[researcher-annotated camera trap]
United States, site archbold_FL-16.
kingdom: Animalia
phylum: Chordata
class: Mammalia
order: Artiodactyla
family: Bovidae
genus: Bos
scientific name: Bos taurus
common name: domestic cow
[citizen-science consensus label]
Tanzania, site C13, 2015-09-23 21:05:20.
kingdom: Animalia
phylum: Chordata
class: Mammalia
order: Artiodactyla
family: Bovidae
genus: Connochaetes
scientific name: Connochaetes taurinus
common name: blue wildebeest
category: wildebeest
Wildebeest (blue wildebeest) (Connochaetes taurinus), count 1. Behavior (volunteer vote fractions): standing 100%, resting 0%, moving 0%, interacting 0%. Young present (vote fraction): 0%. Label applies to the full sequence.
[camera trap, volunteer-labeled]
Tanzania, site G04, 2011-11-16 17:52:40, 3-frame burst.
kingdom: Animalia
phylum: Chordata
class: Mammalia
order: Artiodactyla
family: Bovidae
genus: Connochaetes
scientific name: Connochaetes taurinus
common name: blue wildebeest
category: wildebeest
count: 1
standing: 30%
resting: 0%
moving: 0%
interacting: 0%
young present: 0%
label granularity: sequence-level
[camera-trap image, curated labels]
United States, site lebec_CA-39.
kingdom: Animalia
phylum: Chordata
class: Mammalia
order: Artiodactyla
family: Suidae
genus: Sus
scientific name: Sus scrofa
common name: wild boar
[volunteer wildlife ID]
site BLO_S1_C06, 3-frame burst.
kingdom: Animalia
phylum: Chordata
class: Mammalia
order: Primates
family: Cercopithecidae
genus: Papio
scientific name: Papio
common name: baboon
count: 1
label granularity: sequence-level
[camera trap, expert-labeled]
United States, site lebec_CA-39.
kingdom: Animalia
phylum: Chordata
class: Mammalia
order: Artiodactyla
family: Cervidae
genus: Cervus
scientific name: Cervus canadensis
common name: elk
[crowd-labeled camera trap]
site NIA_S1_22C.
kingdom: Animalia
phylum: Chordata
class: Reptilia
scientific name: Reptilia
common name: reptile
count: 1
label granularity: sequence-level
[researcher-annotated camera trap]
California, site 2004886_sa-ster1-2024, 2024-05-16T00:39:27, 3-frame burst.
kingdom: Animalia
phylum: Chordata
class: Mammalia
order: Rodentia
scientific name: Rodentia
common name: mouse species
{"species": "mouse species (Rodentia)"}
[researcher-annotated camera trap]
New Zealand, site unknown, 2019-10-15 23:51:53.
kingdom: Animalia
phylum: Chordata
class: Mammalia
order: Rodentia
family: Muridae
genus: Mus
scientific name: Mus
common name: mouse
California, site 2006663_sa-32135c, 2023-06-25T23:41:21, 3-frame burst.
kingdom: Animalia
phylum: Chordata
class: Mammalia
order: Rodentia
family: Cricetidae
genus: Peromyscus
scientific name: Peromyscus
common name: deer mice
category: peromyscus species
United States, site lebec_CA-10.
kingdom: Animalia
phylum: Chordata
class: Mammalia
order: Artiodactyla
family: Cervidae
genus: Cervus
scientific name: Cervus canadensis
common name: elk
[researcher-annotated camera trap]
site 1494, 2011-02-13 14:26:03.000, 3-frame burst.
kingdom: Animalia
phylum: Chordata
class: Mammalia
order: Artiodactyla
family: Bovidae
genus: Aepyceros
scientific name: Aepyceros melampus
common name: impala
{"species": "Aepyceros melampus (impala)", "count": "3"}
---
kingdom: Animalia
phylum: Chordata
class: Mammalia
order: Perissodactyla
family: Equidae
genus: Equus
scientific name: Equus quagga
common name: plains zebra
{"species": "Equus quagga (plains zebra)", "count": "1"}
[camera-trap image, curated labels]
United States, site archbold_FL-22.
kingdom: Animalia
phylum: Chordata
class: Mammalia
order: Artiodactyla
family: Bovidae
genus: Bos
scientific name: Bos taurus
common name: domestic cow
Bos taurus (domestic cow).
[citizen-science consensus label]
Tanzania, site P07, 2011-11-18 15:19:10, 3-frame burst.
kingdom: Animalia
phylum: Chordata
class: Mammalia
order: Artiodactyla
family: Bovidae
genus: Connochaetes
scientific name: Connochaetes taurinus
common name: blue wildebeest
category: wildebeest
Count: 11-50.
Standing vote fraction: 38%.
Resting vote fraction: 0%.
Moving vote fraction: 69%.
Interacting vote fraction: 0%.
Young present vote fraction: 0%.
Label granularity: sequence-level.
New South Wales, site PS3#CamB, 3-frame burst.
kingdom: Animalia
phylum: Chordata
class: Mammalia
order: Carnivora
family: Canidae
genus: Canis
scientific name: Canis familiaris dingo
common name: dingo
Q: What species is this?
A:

> Problem
Restate all the material above, keeping each word as it is.

> Solution
[researcher-annotated camera trap]
United States, site archbold_FL-16.
kingdom: Animalia
phylum: Chordata
class: Mammalia
order: Artiodactyla
family: Bovidae
genus: Bos
scientific name: Bos taurus
common name: domestic cow
[citizen-science consensus label]
Tanzania, site C13, 2015-09-23 21:05:20.
kingdom: Animalia
phylum: Chordata
class: Mammalia
order: Artiodactyla
family: Bovidae
genus: Connochaetes
scientific name: Connochaetes taurinus
common name: blue wildebeest
category: wildebeest
Wildebeest (blue wildebeest) (Connochaetes taurinus), count 1. Behavior (volunteer vote fractions): standing 100%, resting 0%, moving 0%, interacting 0%. Young present (vote fraction): 0%. Label applies to the full sequence.
[camera trap, volunteer-labeled]
Tanzania, site G04, 2011-11-16 17:52:40, 3-frame burst.
kingdom: Animalia
phylum: Chordata
class: Mammalia
order: Artiodactyla
family: Bovidae
genus: Connochaetes
scientific name: Connochaetes taurinus
common name: blue wildebeest
category: wildebeest
count: 1
standing: 30%
resting: 0%
moving: 0%
interacting: 0%
young present: 0%
label granularity: sequence-level
[camera-trap image, curated labels]
United States, site lebec_CA-39.
kingdom: Animalia
phylum: Chordata
class: Mammalia
order: Artiodactyla
family: Suidae
genus: Sus
scientific name: Sus scrofa
common name: wild boar
[volunteer wildlife ID]
site BLO_S1_C06, 3-frame burst.
kingdom: Animalia
phylum: Chordata
class: Mammalia
order: Primates
family: Cercopithecidae
genus: Papio
scientific name: Papio
common name: baboon
count: 1
label granularity: sequence-level
[camera trap, expert-labeled]
United States, site lebec_CA-39.
kingdom: Animalia
phylum: Chordata
class: Mammalia
order: Artiodactyla
family: Cervidae
genus: Cervus
scientific name: Cervus canadensis
common name: elk
[crowd-labeled camera trap]
site NIA_S1_22C.
kingdom: Animalia
phylum: Chordata
class: Reptilia
scientific name: Reptilia
common name: reptile
count: 1
label granularity: sequence-level
[researcher-annotated camera trap]
California, site 2004886_sa-ster1-2024, 2024-05-16T00:39:27, 3-frame burst.
kingdom: Animalia
phylum: Chordata
class: Mammalia
order: Rodentia
scientific name: Rodentia
common name: mouse species
{"species": "mouse species (Rodentia)"}
[researcher-annotated camera trap]
New Zealand, site unknown, 2019-10-15 23:51:53.
kingdom: Animalia
phylum: Chordata
class: Mammalia
order: Rodentia
family: Muridae
genus: Mus
scientific name: Mus
common name: mouse
California, site 2006663_sa-32135c, 2023-06-25T23:41:21, 3-frame burst.
kingdom: Animalia
phylum: Chordata
class: Mammalia
order: Rodentia
family: Cricetidae
genus: Peromyscus
scientific name: Peromyscus
common name: deer mice
category: peromyscus species
United States, site lebec_CA-10.
kingdom: Animalia
phylum: Chordata
class: Mammalia
order: Artiodactyla
family: Cervidae
genus: Cervus
scientific name: Cervus canadensis
common name: elk
[researcher-annotated camera trap]
site 1494, 2011-02-13 14:26:03.000, 3-frame burst.
kingdom: Animalia
phylum: Chordata
class: Mammalia
order: Artiodactyla
family: Bovidae
genus: Aepyceros
scientific name: Aepyceros melampus
common name: impala
{"species": "Aepyceros melampus (impala)", "count": "3"}
---
kingdom: Animalia
phylum: Chordata
class: Mammalia
order: Perissodactyla
family: Equidae
genus: Equus
scientific name: Equus quagga
common name: plains zebra
{"species": "Equus quagga (plains zebra)", "count": "1"}
[camera-trap image, curated labels]
United States, site archbold_FL-22.
kingdom: Animalia
phylum: Chordata
class: Mammalia
order: Artiodactyla
family: Bovidae
genus: Bos
scientific name: Bos taurus
common name: domestic cow
Bos taurus (domestic cow).
[citizen-science consensus label]
Tanzania, site P07, 2011-11-18 15:19:10, 3-frame burst.
kingdom: Animalia
phylum: Chordata
class: Mammalia
order: Artiodactyla
family: Bovidae
genus: Connochaetes
scientific name: Connochaetes taurinus
common name: blue wildebeest
category: wildebeest
Count: 11-50.
Standing vote fraction: 38%.
Resting vote fraction: 0%.
Moving vote fraction: 69%.
Interacting vote fraction: 0%.
Young present vote fraction: 0%.
Label granularity: sequence-level.
New South Wales, site PS3#CamB, 3-frame burst.
kingdom: Animalia
phylum: Chordata
class: Mammalia
order: Carnivora
family: Canidae
genus: Canis
scientific name: Canis familiaris dingo
common name: dingo
Q: What species is this?
A:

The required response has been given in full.